Instructions to follow - Output only the span of lines that begins at the line containing "Given the image, does" and ends at the last line of the data, both included, exactly as they appear.
━━━ Extracted records
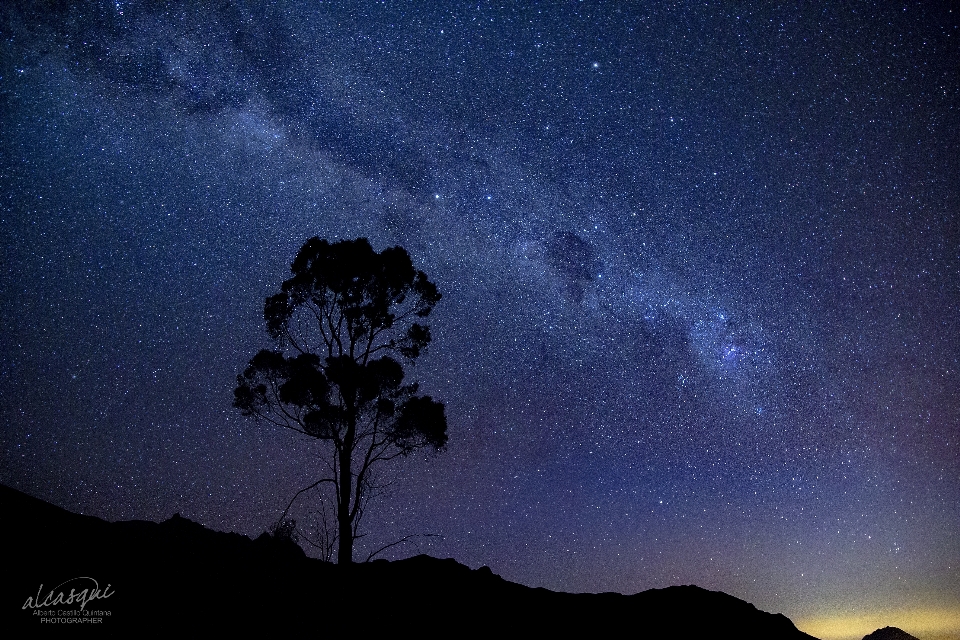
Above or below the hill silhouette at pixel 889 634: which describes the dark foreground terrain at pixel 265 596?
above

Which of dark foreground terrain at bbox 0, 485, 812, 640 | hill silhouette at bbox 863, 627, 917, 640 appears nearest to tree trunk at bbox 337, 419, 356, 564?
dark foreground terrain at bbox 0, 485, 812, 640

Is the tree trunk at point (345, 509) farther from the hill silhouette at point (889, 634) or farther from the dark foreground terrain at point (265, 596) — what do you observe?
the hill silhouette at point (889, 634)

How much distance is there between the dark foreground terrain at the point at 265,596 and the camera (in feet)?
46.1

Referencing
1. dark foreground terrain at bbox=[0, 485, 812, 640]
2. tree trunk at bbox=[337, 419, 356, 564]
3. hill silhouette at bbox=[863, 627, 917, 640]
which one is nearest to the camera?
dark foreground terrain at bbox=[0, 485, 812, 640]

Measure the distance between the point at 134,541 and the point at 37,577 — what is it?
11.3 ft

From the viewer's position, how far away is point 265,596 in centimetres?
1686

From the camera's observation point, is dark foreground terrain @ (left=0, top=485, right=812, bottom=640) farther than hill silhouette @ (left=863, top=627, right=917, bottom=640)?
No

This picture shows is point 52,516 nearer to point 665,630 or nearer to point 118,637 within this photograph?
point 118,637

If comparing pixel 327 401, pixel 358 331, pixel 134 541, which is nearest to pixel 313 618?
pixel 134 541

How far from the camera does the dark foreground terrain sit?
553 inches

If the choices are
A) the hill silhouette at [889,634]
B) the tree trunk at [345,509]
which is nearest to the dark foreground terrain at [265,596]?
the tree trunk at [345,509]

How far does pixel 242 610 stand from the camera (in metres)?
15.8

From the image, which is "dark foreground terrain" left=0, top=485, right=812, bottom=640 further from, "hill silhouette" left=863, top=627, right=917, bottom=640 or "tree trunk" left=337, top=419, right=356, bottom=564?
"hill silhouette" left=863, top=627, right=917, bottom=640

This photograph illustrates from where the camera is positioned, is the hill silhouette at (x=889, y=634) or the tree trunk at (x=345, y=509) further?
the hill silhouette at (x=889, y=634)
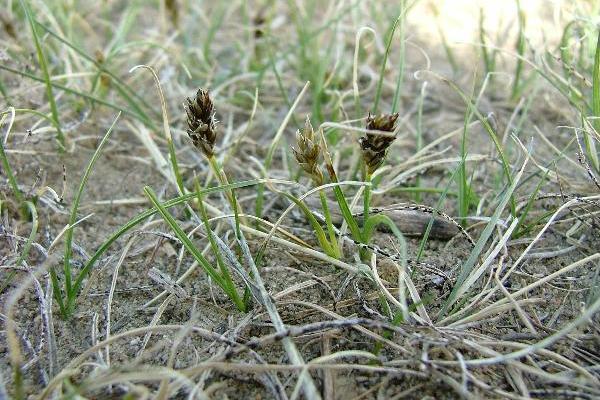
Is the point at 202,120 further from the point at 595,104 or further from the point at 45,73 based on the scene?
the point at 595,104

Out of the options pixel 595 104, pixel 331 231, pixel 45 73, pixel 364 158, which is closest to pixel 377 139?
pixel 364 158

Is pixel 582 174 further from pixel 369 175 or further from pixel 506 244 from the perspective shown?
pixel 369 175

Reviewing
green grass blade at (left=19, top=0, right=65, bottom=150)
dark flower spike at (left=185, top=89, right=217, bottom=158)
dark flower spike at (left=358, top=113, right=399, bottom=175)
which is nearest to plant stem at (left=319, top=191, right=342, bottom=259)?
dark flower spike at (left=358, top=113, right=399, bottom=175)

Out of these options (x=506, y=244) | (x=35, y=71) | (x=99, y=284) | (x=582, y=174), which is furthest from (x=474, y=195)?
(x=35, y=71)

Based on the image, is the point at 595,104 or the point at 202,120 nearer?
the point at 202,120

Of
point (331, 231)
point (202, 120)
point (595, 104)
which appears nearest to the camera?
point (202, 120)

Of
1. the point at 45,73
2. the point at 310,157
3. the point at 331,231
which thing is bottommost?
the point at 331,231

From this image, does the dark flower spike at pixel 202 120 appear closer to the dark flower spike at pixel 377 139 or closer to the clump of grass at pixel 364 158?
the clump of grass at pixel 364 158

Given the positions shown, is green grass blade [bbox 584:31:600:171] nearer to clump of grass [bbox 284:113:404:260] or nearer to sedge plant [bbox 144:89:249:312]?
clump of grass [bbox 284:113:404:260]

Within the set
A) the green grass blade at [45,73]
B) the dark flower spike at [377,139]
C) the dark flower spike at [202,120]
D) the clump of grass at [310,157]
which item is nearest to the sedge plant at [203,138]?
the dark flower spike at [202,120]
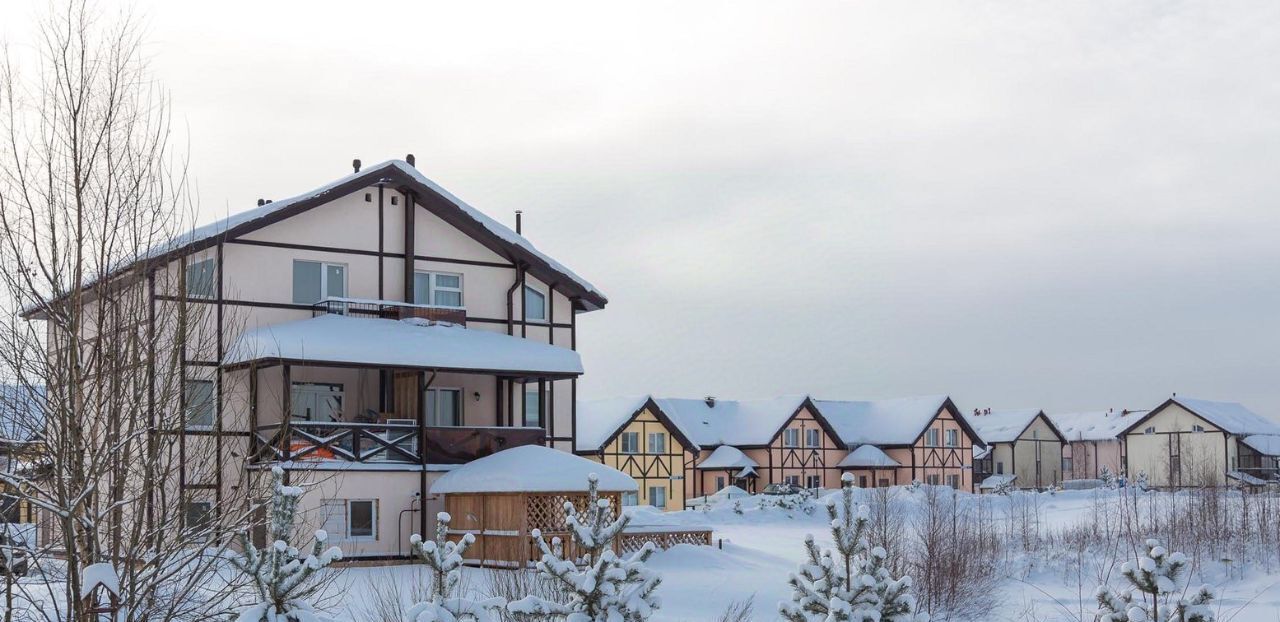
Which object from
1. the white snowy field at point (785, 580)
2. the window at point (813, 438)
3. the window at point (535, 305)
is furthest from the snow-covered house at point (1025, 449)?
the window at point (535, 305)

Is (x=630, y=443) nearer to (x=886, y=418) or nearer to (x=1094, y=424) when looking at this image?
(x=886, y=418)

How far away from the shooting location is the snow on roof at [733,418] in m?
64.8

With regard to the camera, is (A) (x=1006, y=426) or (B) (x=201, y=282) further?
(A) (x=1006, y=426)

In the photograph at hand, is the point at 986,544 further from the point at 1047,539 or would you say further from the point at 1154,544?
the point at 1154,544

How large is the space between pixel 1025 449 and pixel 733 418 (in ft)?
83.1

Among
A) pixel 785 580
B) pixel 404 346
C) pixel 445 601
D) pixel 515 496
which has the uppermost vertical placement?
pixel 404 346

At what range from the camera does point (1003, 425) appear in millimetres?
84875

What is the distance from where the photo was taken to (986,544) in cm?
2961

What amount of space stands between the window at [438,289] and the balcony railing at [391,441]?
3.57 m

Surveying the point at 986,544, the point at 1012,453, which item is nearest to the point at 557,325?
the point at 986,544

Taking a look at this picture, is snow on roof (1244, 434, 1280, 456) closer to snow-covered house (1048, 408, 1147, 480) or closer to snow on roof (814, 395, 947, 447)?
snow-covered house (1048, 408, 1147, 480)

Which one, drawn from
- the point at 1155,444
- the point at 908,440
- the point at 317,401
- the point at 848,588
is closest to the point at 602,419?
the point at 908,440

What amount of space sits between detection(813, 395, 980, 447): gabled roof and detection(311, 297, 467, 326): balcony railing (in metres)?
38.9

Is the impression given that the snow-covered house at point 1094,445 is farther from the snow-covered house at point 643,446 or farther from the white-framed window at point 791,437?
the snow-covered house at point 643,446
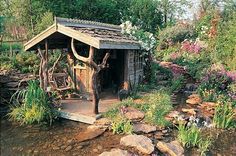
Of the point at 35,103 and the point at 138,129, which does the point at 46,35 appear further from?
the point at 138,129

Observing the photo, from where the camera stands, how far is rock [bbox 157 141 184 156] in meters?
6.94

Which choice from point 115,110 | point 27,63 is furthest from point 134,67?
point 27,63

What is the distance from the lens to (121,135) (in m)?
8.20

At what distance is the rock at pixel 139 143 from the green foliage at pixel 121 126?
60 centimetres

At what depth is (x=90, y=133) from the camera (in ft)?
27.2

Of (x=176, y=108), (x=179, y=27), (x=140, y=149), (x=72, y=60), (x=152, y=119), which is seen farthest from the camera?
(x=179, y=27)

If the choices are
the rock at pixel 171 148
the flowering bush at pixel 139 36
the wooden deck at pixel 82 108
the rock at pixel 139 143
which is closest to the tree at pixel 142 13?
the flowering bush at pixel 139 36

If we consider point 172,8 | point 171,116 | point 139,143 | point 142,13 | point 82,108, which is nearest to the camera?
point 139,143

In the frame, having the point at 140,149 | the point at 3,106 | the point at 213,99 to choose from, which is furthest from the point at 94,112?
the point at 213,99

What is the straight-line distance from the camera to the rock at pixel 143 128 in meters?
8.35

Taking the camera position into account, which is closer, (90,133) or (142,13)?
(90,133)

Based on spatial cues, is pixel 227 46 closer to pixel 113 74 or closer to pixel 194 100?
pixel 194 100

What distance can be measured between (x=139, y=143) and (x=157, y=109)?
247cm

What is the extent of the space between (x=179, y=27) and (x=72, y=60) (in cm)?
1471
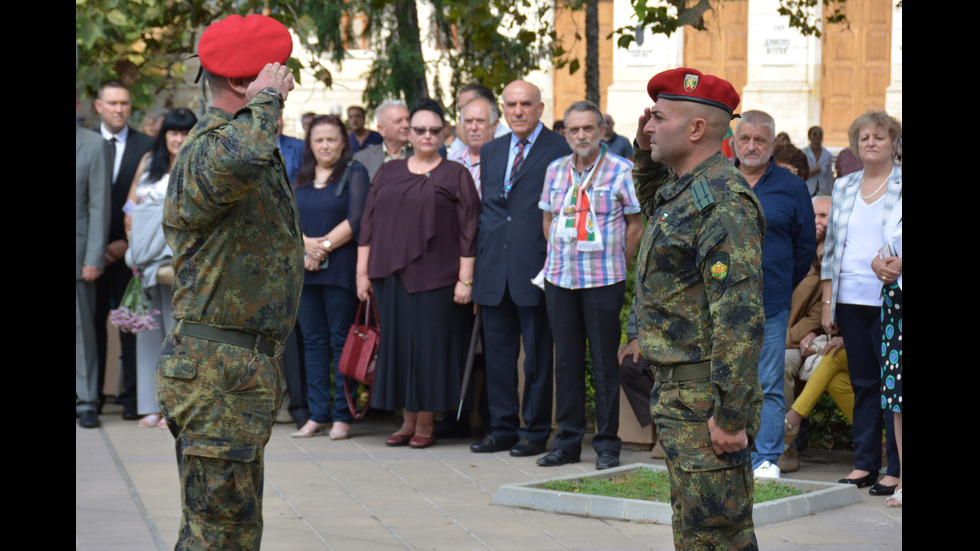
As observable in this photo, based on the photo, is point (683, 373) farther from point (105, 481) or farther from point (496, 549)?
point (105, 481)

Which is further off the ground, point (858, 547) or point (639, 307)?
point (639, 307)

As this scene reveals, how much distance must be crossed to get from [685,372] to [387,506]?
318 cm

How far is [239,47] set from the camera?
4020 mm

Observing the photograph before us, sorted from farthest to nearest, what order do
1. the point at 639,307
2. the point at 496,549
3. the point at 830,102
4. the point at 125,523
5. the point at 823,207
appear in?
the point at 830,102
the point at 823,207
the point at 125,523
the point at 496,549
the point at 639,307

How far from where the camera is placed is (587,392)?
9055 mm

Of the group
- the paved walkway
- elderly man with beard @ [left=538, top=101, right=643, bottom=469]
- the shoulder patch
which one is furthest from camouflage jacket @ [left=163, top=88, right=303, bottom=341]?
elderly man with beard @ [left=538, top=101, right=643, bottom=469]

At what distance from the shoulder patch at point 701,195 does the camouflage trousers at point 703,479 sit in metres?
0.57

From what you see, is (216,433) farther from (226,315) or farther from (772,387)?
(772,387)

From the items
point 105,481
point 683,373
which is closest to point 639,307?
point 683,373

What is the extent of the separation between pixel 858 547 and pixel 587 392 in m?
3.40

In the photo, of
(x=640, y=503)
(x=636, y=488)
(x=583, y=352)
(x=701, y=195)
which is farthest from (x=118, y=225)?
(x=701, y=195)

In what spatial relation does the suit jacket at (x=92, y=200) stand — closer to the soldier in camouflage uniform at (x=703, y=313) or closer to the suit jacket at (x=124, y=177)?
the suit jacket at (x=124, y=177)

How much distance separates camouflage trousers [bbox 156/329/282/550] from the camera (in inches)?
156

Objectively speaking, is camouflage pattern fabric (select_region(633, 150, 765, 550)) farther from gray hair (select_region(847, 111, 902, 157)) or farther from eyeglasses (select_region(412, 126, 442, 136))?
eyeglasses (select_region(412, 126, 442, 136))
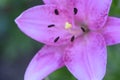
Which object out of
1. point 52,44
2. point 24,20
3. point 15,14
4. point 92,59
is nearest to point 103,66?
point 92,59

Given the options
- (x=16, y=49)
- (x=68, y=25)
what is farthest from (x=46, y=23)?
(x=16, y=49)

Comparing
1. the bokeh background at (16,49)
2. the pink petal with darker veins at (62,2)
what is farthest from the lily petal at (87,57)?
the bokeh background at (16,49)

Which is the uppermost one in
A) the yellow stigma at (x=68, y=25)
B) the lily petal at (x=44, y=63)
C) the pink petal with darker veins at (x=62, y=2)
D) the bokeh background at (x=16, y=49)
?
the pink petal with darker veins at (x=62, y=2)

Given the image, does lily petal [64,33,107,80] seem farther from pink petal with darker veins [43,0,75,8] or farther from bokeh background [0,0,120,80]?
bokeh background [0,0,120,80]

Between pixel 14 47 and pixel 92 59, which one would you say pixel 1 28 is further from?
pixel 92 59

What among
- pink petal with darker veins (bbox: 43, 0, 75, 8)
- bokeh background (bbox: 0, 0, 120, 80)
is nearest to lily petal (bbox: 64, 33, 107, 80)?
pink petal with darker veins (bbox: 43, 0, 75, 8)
━━━━━━
Response -
Given the image, does lily petal [64,33,107,80] seem farther from pink petal with darker veins [43,0,75,8] or farther from bokeh background [0,0,120,80]?
bokeh background [0,0,120,80]

Between pixel 14 47 and pixel 92 59, which one would you say pixel 1 28 is further from?
pixel 92 59

What among
- pink petal with darker veins (bbox: 43, 0, 75, 8)
- bokeh background (bbox: 0, 0, 120, 80)
is nearest to lily petal (bbox: 64, 33, 107, 80)?
pink petal with darker veins (bbox: 43, 0, 75, 8)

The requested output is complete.